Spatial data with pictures
--- Start ---
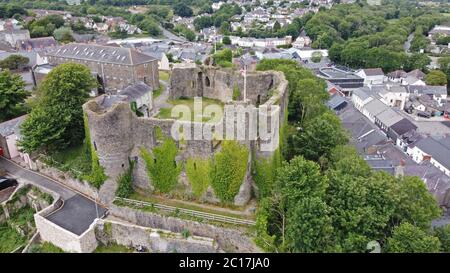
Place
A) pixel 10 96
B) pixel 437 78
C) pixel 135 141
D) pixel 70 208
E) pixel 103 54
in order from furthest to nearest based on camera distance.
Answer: pixel 437 78 < pixel 103 54 < pixel 10 96 < pixel 70 208 < pixel 135 141

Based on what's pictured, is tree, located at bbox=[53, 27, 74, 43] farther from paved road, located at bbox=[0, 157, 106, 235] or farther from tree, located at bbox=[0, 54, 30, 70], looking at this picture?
paved road, located at bbox=[0, 157, 106, 235]

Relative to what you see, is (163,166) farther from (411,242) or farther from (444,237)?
(444,237)

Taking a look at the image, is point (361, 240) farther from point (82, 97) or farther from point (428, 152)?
point (428, 152)

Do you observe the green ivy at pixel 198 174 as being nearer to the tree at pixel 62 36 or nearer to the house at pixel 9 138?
the house at pixel 9 138

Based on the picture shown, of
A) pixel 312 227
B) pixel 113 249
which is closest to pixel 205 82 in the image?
pixel 113 249

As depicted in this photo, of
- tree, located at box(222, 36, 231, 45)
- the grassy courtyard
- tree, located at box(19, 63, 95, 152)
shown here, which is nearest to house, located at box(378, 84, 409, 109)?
tree, located at box(19, 63, 95, 152)

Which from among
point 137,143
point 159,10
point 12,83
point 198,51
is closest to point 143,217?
point 137,143

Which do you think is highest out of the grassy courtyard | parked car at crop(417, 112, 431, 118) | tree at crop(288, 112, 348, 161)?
tree at crop(288, 112, 348, 161)
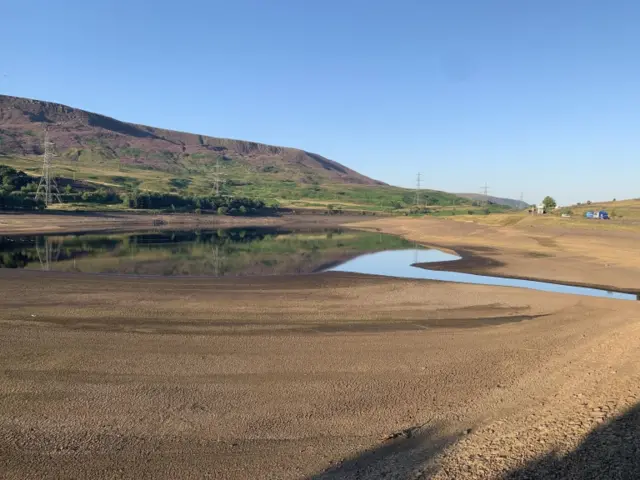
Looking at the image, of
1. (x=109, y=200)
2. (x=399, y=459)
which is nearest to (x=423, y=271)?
(x=399, y=459)

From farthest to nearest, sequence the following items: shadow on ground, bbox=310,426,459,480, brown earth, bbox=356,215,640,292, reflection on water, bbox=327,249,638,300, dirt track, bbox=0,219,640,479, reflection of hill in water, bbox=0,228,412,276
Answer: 1. reflection of hill in water, bbox=0,228,412,276
2. brown earth, bbox=356,215,640,292
3. reflection on water, bbox=327,249,638,300
4. dirt track, bbox=0,219,640,479
5. shadow on ground, bbox=310,426,459,480

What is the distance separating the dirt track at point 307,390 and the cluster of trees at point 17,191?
63130 millimetres

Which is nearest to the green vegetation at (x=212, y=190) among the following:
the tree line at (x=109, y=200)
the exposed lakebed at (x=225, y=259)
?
the tree line at (x=109, y=200)

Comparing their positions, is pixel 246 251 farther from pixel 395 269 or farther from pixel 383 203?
pixel 383 203

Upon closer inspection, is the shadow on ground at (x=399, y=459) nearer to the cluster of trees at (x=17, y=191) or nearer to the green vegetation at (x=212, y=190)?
the cluster of trees at (x=17, y=191)

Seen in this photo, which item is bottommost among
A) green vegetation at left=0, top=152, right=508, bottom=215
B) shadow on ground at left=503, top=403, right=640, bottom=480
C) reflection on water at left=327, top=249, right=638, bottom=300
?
reflection on water at left=327, top=249, right=638, bottom=300

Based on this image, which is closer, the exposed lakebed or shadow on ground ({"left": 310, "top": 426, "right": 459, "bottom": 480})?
shadow on ground ({"left": 310, "top": 426, "right": 459, "bottom": 480})

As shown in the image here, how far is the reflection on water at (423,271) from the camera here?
76.2ft

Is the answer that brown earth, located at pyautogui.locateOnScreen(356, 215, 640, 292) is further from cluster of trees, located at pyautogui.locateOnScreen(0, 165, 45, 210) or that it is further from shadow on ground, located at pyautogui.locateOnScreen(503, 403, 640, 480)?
cluster of trees, located at pyautogui.locateOnScreen(0, 165, 45, 210)

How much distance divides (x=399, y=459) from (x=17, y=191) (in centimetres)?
8576

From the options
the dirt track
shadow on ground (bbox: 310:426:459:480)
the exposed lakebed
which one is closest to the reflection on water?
the exposed lakebed

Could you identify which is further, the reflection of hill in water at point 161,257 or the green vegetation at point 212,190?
the green vegetation at point 212,190

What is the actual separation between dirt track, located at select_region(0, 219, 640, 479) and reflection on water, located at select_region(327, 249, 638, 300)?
287 inches

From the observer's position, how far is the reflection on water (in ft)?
76.2
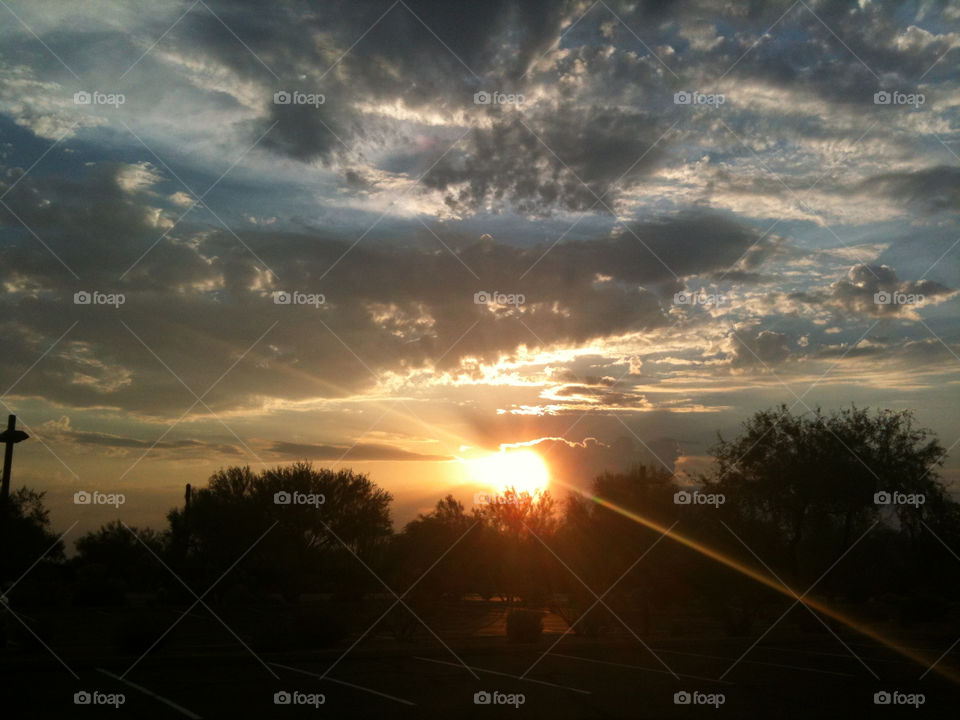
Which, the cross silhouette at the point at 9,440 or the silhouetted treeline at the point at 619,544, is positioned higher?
the cross silhouette at the point at 9,440

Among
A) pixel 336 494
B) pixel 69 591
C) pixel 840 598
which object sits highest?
pixel 336 494

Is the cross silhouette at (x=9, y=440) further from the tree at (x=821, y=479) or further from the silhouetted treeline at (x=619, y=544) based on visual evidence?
the tree at (x=821, y=479)

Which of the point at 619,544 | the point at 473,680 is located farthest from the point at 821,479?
the point at 473,680

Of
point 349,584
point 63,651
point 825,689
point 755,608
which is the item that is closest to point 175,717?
point 63,651

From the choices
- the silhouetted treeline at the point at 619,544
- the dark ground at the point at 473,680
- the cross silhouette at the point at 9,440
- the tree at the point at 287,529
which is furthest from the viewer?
the tree at the point at 287,529

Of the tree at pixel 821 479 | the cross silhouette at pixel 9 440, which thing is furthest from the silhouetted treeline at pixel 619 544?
the cross silhouette at pixel 9 440

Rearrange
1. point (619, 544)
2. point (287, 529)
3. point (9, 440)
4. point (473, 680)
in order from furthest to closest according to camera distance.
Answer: point (287, 529), point (619, 544), point (9, 440), point (473, 680)

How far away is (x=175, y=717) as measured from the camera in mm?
11891

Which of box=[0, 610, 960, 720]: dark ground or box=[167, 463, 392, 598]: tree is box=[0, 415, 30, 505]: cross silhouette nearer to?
box=[0, 610, 960, 720]: dark ground

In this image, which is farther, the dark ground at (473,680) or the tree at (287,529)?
the tree at (287,529)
--- End ---
■ **Job**
Except for the pictures, give all the material above again verbatim.

■ **Right answer**
Place
A) pixel 10 96
B) pixel 437 78
C) pixel 135 141
D) pixel 70 208
E) pixel 103 54
in order from furthest to nearest based on camera distance.
Answer: pixel 437 78 < pixel 103 54 < pixel 10 96 < pixel 70 208 < pixel 135 141

Based on what's pictured, is tree, located at bbox=[53, 27, 74, 43] farther from paved road, located at bbox=[0, 157, 106, 235] or farther from tree, located at bbox=[0, 54, 30, 70], looking at this picture?
paved road, located at bbox=[0, 157, 106, 235]

Relative to what you see, is (163,166) farther from (411,242) or farther from (444,237)?
(444,237)

Taking a look at the image, is point (361, 240) farther from point (82, 97) or farther from point (428, 152)?
point (428, 152)

Do you observe the green ivy at pixel 198 174 as being nearer to the tree at pixel 62 36 or nearer to the house at pixel 9 138?
the house at pixel 9 138

Based on the picture shown, of
A) pixel 312 227
B) pixel 113 249
which is closest to pixel 205 82 in the image?
pixel 113 249

As depicted in this photo, of
- tree, located at box(222, 36, 231, 45)
- the grassy courtyard
- tree, located at box(19, 63, 95, 152)
shown here, which is nearest to house, located at box(378, 84, 409, 109)?
tree, located at box(19, 63, 95, 152)

Which from among
point 137,143
point 159,10
point 12,83
point 198,51
is closest to point 143,217?
point 137,143

Which do you think is highest out of the grassy courtyard | parked car at crop(417, 112, 431, 118) | tree at crop(288, 112, 348, 161)?
tree at crop(288, 112, 348, 161)
Looking at the image, of
1. (x=109, y=200)
2. (x=399, y=459)
which is nearest to (x=423, y=271)?
(x=399, y=459)

From farthest to nearest, sequence the following items: shadow on ground, bbox=310,426,459,480, brown earth, bbox=356,215,640,292, reflection on water, bbox=327,249,638,300, dirt track, bbox=0,219,640,479, reflection of hill in water, bbox=0,228,412,276
Answer: 1. reflection of hill in water, bbox=0,228,412,276
2. brown earth, bbox=356,215,640,292
3. reflection on water, bbox=327,249,638,300
4. dirt track, bbox=0,219,640,479
5. shadow on ground, bbox=310,426,459,480

What is the distance separating the dirt track at point 307,390 and the cluster of trees at point 17,191?
63130 millimetres

Which is nearest to the green vegetation at (x=212, y=190) among the following:
the tree line at (x=109, y=200)
the exposed lakebed at (x=225, y=259)
?
the tree line at (x=109, y=200)

Comparing their positions, is pixel 246 251 farther from pixel 395 269 or farther from pixel 383 203?
pixel 383 203

Upon closer inspection, is the shadow on ground at (x=399, y=459) nearer to the cluster of trees at (x=17, y=191) or nearer to the green vegetation at (x=212, y=190)?
the cluster of trees at (x=17, y=191)

Seen in this photo, which item is bottommost among
A) green vegetation at left=0, top=152, right=508, bottom=215
B) shadow on ground at left=503, top=403, right=640, bottom=480
C) reflection on water at left=327, top=249, right=638, bottom=300
?
reflection on water at left=327, top=249, right=638, bottom=300

Based on this image, which is closer, the exposed lakebed or shadow on ground ({"left": 310, "top": 426, "right": 459, "bottom": 480})?
shadow on ground ({"left": 310, "top": 426, "right": 459, "bottom": 480})

As shown in the image here, how far is the reflection on water at (423,271) from the camera here?
76.2ft

Is the answer that brown earth, located at pyautogui.locateOnScreen(356, 215, 640, 292) is further from cluster of trees, located at pyautogui.locateOnScreen(0, 165, 45, 210) or that it is further from shadow on ground, located at pyautogui.locateOnScreen(503, 403, 640, 480)?
cluster of trees, located at pyautogui.locateOnScreen(0, 165, 45, 210)

How much distance divides (x=399, y=459) from (x=17, y=191) (in centimetres)?
8576

From the options
the dirt track
shadow on ground (bbox: 310:426:459:480)
the exposed lakebed
which one is closest to the reflection on water?
the exposed lakebed

Could you identify which is further, the reflection of hill in water at point 161,257 or the green vegetation at point 212,190?
the green vegetation at point 212,190

What is the actual separation between dirt track, located at select_region(0, 219, 640, 479) and reflection on water, located at select_region(327, 249, 638, 300)?
287 inches

From the observer's position, how far is the reflection on water (in ft)?
76.2
Which, the cross silhouette at the point at 9,440 or the silhouetted treeline at the point at 619,544, is positioned higher?
the cross silhouette at the point at 9,440

Among
A) pixel 336 494
B) pixel 69 591
C) pixel 840 598
which object sits highest?
pixel 336 494

Is the cross silhouette at (x=9, y=440) further from the tree at (x=821, y=479) or further from the silhouetted treeline at (x=619, y=544) based on visual evidence?
the tree at (x=821, y=479)

Which of the point at 619,544 | the point at 473,680 is located farthest from the point at 821,479?
the point at 473,680

Of
point 349,584
point 63,651
point 825,689
point 755,608
which is the item that is closest to point 175,717?
point 63,651

From the choices
- the silhouetted treeline at the point at 619,544
- the dark ground at the point at 473,680
- the cross silhouette at the point at 9,440
- the tree at the point at 287,529
which is furthest from the viewer?
the tree at the point at 287,529

Of the tree at pixel 821 479 | the cross silhouette at pixel 9 440, which thing is furthest from the silhouetted treeline at pixel 619 544?
the cross silhouette at pixel 9 440

Rearrange
1. point (619, 544)
2. point (287, 529)
3. point (9, 440)
4. point (473, 680)
in order from furthest to closest according to camera distance.
Answer: point (287, 529), point (619, 544), point (9, 440), point (473, 680)

How far away is (x=175, y=717) as measured from the camera in mm?
11891

Which of box=[0, 610, 960, 720]: dark ground or box=[167, 463, 392, 598]: tree is box=[0, 415, 30, 505]: cross silhouette nearer to?
box=[0, 610, 960, 720]: dark ground

In this image, which is farther, the dark ground at (473,680) or the tree at (287,529)?
the tree at (287,529)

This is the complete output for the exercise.